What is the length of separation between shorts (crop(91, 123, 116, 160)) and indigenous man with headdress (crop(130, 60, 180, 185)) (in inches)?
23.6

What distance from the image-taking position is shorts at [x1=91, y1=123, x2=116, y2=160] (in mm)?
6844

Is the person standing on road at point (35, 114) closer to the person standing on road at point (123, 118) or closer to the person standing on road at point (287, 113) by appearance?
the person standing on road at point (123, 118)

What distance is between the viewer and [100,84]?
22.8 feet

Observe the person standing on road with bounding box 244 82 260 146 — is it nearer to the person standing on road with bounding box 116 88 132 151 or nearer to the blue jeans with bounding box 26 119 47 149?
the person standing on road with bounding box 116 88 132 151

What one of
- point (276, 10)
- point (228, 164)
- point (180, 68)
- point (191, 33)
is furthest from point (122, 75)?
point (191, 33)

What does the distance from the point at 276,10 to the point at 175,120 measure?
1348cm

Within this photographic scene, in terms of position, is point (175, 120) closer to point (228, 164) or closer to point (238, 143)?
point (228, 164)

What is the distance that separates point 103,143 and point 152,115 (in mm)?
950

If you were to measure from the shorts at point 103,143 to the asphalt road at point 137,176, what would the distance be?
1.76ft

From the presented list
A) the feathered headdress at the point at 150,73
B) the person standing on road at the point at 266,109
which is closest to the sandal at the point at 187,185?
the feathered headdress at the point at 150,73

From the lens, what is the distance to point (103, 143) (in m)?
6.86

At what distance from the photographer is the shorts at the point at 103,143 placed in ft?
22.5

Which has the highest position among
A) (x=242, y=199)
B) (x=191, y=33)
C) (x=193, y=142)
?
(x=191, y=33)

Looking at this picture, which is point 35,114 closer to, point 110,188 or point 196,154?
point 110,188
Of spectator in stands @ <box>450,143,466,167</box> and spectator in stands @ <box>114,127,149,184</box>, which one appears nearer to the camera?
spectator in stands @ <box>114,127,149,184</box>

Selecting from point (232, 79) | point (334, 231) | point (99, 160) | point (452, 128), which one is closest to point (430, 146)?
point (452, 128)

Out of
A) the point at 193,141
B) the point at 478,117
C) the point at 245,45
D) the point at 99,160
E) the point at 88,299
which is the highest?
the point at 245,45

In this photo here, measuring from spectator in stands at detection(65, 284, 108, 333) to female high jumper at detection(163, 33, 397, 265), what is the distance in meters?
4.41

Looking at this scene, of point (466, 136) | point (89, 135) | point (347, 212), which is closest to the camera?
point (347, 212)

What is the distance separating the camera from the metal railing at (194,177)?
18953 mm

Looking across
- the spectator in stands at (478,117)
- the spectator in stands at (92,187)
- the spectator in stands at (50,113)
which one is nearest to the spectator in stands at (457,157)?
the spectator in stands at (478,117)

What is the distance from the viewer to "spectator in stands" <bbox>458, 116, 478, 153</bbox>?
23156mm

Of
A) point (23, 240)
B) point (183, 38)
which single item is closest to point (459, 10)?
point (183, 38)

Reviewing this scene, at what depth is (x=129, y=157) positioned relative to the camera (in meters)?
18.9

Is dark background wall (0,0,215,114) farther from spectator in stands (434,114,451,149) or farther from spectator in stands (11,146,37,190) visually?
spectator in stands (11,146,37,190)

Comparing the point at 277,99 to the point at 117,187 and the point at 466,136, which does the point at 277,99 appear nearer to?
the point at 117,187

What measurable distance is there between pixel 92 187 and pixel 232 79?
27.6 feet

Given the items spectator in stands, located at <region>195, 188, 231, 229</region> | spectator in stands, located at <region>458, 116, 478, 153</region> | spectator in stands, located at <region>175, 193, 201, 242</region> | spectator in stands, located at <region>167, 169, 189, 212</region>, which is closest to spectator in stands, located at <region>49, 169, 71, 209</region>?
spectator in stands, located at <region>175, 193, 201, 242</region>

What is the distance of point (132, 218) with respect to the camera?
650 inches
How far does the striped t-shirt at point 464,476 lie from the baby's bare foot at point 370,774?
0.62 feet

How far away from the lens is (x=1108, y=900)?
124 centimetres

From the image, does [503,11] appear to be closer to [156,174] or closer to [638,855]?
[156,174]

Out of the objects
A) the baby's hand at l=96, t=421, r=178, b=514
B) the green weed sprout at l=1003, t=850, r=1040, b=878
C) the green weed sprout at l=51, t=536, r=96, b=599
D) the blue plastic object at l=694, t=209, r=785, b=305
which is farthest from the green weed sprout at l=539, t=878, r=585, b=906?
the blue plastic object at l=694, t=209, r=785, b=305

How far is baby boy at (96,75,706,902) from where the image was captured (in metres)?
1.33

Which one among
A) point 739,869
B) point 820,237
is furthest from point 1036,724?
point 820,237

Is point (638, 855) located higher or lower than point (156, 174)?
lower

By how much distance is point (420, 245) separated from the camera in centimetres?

* _TASK PROMPT_:
Can you turn the lines from the one containing "How far away" through the end of the rows into a numbered list, leaving out blank lines?

* _SOLUTION TO THIS EXERCISE_:
1. How far away from the lens is (x=1108, y=900)?
2. 124 centimetres
3. From the image, does [503,11] appear to be closer to [156,174] or closer to [638,855]?
4. [156,174]
5. Out of the objects
6. A) the baby's hand at l=96, t=421, r=178, b=514
7. B) the green weed sprout at l=1003, t=850, r=1040, b=878
8. C) the green weed sprout at l=51, t=536, r=96, b=599
9. D) the blue plastic object at l=694, t=209, r=785, b=305
10. which is farthest from the green weed sprout at l=539, t=878, r=585, b=906?
11. the blue plastic object at l=694, t=209, r=785, b=305
12. How far is baby boy at (96,75,706,902) from where the image was captured (in metres)?
13. 1.33
14. Which one among
15. A) point 739,869
16. B) point 820,237
17. is furthest from point 1036,724?
18. point 820,237
19. Is point (638, 855) located higher or lower than point (156, 174)?
20. lower
21. By how much distance is point (420, 245) separated from the camera in centimetres?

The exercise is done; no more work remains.